Turns out we do. Not the models we would have chosen, but definitely actual research-driven mind-adjusting models. They’re called the mass extinctions.
The Ends of the World: Volcanic Apocalypses, Lethal Oceans, and Our Quest to Understand Earth’s Past Mass Extinctions by Peter Brannen scratches the geology itch, the plate tectonics itch, the biology itch, the paleontology itch, even a touch of anthropology near the end when the humans show up. It skips all those long “boring” stretches when everyone’s living just fine between the ends of their worlds. It puts significant attention on those times when multiple things, like a perfect storm, go horribly wrong. We don’t just learn about the mass extinctions. We learn about the places on our own roadsides where we can see the evidence of those extinctions – juts of ground that were the bottom of seabeds, cliffs that were volcanos, rocks that were animals.
This is the most in-depth look at what rises and falls in CO2 levels actually do to the Earth – its oceans, its land masses, and its atmospheres – that I’ve found anywhere I’ve looked. It’s the first time I’ve gotten an explanation of how the planet does its best to self-regulate its temperature (and it turns out to have a lot to do with dissolving the mountains) and the first time I’ve gotten a good idea of the time frames involved (really really *really* really long).

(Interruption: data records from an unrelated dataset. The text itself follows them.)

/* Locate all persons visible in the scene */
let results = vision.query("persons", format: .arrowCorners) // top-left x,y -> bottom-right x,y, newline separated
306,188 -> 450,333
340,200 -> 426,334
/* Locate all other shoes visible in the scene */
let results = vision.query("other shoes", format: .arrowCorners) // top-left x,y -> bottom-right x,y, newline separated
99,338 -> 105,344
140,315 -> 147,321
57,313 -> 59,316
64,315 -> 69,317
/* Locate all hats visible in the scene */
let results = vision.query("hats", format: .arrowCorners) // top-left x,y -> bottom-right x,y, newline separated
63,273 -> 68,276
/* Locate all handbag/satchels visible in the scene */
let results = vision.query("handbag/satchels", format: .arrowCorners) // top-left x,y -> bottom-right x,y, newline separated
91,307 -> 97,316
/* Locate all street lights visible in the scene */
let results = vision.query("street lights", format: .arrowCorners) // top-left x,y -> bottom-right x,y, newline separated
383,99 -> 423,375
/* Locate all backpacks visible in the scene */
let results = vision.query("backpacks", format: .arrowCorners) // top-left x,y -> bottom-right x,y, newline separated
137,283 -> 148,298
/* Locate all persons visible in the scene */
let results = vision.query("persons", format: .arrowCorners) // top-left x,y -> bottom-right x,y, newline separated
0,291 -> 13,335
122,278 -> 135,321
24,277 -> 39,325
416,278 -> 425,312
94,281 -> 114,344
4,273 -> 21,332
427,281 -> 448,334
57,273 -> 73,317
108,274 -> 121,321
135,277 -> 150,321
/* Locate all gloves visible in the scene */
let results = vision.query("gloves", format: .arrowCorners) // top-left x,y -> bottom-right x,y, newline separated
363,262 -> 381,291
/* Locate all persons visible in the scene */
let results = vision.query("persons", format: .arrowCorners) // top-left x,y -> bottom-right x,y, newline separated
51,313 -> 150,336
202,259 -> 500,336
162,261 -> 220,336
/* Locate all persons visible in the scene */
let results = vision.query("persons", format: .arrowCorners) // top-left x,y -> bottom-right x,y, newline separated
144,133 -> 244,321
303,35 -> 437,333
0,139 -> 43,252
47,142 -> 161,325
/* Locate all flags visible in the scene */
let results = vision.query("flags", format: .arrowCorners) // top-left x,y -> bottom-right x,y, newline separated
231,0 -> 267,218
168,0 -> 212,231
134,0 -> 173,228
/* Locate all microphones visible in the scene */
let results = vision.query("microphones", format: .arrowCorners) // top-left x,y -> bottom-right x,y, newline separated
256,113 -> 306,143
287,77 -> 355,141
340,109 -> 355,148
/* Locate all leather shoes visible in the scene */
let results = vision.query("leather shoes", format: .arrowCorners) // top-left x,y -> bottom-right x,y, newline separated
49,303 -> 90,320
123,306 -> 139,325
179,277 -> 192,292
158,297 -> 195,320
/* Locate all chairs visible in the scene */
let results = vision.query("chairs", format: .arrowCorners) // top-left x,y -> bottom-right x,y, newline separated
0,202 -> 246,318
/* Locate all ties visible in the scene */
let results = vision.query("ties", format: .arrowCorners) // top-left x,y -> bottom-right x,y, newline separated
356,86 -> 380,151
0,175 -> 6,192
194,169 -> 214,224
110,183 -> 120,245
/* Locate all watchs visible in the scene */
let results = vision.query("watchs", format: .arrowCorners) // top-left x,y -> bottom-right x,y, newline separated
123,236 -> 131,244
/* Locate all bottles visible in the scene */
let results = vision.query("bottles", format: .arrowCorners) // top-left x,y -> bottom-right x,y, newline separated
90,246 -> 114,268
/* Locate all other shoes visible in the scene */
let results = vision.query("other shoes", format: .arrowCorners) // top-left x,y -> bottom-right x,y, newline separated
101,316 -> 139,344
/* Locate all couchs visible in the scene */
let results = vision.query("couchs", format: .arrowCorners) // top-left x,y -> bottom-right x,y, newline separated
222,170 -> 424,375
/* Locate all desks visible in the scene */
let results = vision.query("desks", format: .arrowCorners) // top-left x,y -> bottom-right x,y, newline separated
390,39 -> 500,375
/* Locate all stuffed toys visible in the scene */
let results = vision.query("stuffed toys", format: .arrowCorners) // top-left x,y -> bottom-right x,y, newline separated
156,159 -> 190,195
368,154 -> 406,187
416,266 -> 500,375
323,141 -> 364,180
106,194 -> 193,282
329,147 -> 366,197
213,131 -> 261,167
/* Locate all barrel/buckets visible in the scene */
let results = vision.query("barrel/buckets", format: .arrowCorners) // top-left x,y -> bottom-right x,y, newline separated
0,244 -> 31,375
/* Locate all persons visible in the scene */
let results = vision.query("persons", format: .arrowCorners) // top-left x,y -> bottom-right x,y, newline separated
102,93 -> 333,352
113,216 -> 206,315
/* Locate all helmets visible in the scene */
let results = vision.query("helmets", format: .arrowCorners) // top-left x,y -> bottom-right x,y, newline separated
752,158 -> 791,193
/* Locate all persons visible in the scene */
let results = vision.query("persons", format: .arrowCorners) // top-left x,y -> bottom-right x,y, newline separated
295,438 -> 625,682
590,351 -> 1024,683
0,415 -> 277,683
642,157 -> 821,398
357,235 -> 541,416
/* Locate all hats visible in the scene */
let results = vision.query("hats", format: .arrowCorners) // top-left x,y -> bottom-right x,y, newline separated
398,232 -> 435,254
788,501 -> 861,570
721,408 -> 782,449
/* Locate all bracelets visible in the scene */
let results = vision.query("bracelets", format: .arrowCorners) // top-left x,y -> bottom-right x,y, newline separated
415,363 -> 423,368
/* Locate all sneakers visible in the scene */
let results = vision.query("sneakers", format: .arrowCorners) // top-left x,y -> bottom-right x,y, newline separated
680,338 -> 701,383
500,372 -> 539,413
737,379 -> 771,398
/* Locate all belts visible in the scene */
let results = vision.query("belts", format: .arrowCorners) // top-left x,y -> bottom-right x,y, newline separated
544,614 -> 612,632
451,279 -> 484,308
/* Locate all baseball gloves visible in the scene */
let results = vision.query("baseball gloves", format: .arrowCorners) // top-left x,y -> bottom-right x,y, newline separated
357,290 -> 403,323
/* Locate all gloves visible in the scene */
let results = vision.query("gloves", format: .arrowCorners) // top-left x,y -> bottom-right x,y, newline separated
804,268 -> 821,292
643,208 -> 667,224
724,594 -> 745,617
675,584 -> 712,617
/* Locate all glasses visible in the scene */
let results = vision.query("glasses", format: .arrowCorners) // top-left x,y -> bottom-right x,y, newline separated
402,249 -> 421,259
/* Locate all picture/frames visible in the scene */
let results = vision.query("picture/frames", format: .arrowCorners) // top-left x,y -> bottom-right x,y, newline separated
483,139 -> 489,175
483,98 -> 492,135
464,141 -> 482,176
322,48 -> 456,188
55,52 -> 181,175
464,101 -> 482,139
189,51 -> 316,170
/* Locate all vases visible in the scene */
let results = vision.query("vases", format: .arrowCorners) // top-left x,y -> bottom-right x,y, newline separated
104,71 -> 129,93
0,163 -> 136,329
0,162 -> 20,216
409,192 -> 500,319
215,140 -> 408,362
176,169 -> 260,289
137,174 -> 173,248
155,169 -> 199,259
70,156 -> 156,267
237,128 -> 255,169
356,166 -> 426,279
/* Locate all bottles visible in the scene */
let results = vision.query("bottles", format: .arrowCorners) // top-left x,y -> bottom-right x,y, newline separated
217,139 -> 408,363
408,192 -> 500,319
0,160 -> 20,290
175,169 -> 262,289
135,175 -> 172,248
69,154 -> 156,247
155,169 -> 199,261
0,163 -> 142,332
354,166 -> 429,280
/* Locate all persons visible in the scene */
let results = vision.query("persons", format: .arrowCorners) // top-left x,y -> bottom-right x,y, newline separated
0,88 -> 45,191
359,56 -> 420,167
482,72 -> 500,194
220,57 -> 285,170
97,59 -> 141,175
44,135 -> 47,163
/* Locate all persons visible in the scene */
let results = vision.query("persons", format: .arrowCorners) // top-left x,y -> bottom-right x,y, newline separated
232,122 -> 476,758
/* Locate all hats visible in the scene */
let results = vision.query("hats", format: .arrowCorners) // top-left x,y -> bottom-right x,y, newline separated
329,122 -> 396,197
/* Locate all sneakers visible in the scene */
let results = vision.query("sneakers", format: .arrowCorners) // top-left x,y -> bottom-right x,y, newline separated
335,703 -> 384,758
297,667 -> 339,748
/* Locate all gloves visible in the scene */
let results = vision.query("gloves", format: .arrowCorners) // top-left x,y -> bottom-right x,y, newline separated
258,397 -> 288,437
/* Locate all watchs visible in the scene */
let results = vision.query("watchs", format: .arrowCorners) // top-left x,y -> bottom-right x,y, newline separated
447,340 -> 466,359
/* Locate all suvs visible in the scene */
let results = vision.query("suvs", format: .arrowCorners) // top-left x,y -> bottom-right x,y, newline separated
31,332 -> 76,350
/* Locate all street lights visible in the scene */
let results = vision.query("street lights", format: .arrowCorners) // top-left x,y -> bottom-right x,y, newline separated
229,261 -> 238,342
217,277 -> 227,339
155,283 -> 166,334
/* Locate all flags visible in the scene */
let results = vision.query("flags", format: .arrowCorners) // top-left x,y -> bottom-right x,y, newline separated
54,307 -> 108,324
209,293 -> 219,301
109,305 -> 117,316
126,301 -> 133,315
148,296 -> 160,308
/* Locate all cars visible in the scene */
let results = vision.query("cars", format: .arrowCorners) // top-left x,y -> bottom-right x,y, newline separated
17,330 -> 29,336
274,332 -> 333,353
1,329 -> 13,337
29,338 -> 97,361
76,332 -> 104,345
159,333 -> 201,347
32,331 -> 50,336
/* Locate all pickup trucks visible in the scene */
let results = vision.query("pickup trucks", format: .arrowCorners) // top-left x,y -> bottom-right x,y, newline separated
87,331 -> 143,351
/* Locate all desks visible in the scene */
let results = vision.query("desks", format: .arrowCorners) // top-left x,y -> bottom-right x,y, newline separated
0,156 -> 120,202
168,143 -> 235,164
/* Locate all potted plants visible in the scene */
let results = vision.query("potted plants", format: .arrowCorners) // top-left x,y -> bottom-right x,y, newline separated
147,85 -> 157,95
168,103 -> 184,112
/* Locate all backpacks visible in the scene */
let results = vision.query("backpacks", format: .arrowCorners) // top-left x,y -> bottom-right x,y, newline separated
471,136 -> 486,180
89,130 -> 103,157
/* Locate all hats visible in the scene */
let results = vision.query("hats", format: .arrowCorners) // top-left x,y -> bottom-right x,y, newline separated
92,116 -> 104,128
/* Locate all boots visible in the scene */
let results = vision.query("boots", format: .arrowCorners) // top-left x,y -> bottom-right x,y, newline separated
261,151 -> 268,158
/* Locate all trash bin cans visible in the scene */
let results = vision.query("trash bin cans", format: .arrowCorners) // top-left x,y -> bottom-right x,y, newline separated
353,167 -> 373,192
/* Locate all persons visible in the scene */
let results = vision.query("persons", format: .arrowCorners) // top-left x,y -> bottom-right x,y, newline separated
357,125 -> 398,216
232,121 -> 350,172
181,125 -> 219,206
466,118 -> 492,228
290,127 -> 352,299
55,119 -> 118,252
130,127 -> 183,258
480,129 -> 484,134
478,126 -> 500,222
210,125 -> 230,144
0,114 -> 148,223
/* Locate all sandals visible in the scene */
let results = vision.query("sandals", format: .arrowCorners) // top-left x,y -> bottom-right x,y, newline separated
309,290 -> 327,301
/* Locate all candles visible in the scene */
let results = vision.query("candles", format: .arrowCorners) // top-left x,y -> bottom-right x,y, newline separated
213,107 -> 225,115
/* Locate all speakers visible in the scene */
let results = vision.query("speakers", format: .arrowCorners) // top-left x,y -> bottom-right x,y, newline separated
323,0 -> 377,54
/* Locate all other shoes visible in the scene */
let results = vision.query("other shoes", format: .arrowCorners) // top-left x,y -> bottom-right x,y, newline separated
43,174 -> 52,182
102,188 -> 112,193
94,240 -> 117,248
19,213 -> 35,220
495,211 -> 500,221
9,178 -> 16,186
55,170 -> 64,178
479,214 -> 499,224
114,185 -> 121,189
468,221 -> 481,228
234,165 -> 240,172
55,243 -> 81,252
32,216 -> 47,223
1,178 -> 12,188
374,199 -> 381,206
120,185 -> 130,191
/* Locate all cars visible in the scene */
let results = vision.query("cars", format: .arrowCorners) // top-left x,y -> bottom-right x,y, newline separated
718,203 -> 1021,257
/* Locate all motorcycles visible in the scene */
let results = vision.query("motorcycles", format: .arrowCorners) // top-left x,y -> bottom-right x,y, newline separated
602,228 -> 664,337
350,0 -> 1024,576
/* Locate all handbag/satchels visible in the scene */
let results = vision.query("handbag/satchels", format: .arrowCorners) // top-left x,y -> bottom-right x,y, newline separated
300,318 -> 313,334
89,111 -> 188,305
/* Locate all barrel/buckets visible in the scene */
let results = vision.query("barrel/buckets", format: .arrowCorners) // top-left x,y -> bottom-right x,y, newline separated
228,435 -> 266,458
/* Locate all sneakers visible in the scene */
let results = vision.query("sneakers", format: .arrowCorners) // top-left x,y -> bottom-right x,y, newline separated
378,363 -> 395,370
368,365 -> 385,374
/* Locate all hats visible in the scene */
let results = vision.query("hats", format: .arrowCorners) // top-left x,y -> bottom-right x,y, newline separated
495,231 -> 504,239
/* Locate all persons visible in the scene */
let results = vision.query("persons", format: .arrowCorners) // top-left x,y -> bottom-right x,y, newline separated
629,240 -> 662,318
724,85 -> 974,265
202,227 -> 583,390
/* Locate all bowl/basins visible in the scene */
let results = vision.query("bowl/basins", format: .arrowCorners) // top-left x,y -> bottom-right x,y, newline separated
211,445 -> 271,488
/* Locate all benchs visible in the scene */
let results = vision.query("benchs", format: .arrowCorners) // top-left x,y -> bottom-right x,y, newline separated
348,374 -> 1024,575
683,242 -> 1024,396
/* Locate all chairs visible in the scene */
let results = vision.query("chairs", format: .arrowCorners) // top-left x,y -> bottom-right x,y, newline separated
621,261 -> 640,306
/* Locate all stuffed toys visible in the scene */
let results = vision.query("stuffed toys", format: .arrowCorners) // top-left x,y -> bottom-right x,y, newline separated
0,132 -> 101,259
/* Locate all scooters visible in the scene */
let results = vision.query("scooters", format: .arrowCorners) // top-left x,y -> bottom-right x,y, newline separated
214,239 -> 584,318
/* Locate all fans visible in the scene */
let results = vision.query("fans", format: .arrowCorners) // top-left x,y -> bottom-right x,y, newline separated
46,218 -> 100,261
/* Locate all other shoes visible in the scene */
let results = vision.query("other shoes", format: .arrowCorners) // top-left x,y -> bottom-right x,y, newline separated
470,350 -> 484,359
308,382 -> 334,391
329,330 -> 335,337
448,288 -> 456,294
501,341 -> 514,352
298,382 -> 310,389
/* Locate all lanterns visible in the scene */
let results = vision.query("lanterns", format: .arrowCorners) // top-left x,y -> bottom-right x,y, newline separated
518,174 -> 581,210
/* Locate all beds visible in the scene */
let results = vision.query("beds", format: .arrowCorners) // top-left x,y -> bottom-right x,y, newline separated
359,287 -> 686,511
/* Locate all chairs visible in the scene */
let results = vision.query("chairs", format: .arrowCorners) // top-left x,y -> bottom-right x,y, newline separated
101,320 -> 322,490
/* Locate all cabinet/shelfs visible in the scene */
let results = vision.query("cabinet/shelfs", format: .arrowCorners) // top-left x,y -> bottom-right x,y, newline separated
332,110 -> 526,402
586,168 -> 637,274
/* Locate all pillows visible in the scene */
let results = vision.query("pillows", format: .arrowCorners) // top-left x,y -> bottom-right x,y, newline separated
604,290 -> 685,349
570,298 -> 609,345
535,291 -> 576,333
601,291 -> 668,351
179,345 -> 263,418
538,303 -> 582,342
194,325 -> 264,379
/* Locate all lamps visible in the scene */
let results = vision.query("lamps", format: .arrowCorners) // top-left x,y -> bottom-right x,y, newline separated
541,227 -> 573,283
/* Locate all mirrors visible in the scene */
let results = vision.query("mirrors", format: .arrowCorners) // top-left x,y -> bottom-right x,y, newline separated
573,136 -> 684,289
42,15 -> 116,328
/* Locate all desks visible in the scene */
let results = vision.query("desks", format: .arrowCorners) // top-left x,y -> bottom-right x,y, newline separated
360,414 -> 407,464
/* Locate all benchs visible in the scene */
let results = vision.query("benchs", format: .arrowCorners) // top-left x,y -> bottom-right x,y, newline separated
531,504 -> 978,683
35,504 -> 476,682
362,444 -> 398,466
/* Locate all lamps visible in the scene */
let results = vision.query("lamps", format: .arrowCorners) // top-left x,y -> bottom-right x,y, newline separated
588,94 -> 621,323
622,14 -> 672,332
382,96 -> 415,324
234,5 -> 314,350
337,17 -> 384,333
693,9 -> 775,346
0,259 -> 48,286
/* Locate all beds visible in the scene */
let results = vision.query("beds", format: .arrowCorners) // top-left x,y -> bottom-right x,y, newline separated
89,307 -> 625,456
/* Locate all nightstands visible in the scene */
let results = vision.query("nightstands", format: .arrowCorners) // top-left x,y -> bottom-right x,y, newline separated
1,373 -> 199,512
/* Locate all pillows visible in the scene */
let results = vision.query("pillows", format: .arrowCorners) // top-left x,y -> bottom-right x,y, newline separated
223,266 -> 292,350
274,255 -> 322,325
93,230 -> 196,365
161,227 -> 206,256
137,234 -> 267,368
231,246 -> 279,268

So will there be another mass extinction? Eventually, and it will probably involve CO2 levels. Whether that’s soon enough for our society to remember it, or far enough out that we’ve moved off-planet remains to be determined by our own behavior over the next 100 years.
In the meantime, this very readable, very relatable book will help you see far in the past and possibly imagine far in the future.